Discriminatie in hoog opgeleide kringen is subtiel. De grapjes zijn het ergst. Dat ontdekte Ismintha Waldring die onderzoek deed naar tweedegeneratie Turkse en Marokkaanse Nederlanders in leidinggevende posities. De luizenmoeder vol platte discriminatie vond ze daarentegen geniaal, om twee redenen.
Dit fragment komt níét uit De luizenmoeder, al zou je het bijna denken: een advocaat van Turkse komaf komt ’s morgens een vergadering binnen. Een partner van hetzelfde kantoor roept naar hem: ‘Mijn auto is gestolen, jij weet zeker wel waar hij is?’ Iedereen lachen. Ad rem grapt hij meteen terug: ‘In Polen al, inmiddels.’ Ismintha Waldring, die promoveerde bij hoogleraar Diversiteit en Onderwijs Maurice Crul, hoorde de anekdote van de betrokken advocaat zelf. ‘Hij was er niet door van slag en wilde er vooral geen punt van maken, maar het raakte hem wel. Zo’n grapje creëert een wij-zijgevoel waar je niets tegen kunt doen en de dader maakt zichzelf onschendbaar: mee lachen is je enige optie, anders ben jíj een zeikerd.’

Ze wilde kritisch zijn, maar het lukte niet
Waldring vond De luizenmoeder meteen geweldig. ‘Ik zei tegen mijn man: Wat moet ik nou zeggen in dat interview? Ik wilde heel kritisch zijn, maar het lukte me niet.’

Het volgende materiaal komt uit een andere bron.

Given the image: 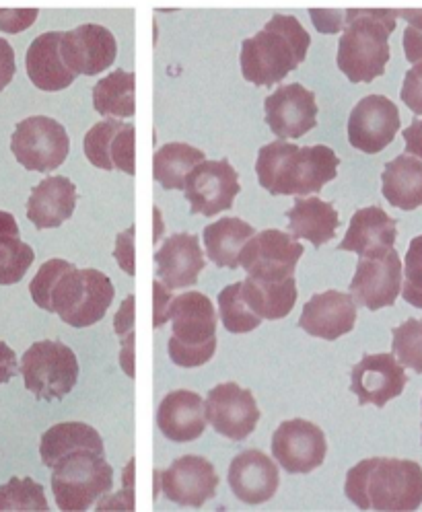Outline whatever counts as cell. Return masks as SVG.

Dat de platte discriminatie uit de serie bij haar zo in de smaak valt, komt volgens Waldring door twee dingen. Ten eerste: niet het slachtoffer staat voor schut, maar de dader. Juf Ank maakt bijvoorbeeld uitglijders, ze zegt: ‘Dat meisje met die oogjes’, over een Aziatisch meisje. Ze probeert zichzelf te herstellen met het overdreven uitgesproken zinnetje: ‘Dat vinden wij niet raar, dat vinden wij alleen maar héél bijzonder….’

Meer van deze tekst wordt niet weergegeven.